WHAT NEEDS TO BE DONE – Copy the listing as it is written, and leave each picture out.

SUPPLIED MATERIAL –
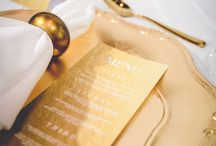 White +Gold Wedding Expo / Crisp, white Pintuck linen set the scene for the stunning gold detailing and luscious white florals put together by our talented floral team. Our stylist worked closely with our graphics and floral departments with the use of complimenting gold nouveau charger plates and our luxe gold cutlery, which framed our teams custom designed menus, placecards and table numbers perfectly. Youtube: https://www.youtube.com/watch?v=gQJ-tXFc1CM&feature=youtu.be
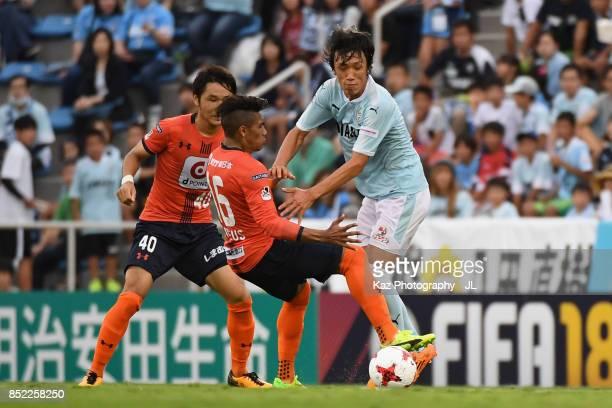 Shunsuke Nakamura of Jubilo Iwata and Mateus of Omiya Ardija compete for the ball during the JLeague J1 match between Jubilo Iwata and Omiya Ardija...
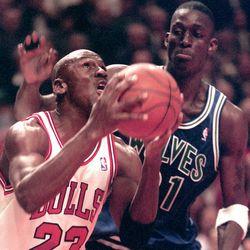 Matt Kryger/Coley News Service Michael Jordan drives on Minnesota's rookie Kevin Garnett during the second quarter of Tuesday night game at the United Center.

SOLUTION –
 White +Gold Wedding Expo / Crisp, white Pintuck linen set the scene for the stunning gold detailing and luscious white florals put together by our talented floral team. Our stylist worked closely with our graphics and floral departments with the use of complimenting gold nouveau charger plates and our luxe gold cutlery, which framed our teams custom designed menus, placecards and table numbers perfectly. Youtube: https://www.youtube.com/watch?v=gQJ-tXFc1CM&feature=youtu.be
 Shunsuke Nakamura of Jubilo Iwata and Mateus of Omiya Ardija compete for the ball during the JLeague J1 match between Jubilo Iwata and Omiya Ardija...
 Matt Kryger/Coley News Service Michael Jordan drives on Minnesota's rookie Kevin Garnett during the second quarter of Tuesday night game at the United Center.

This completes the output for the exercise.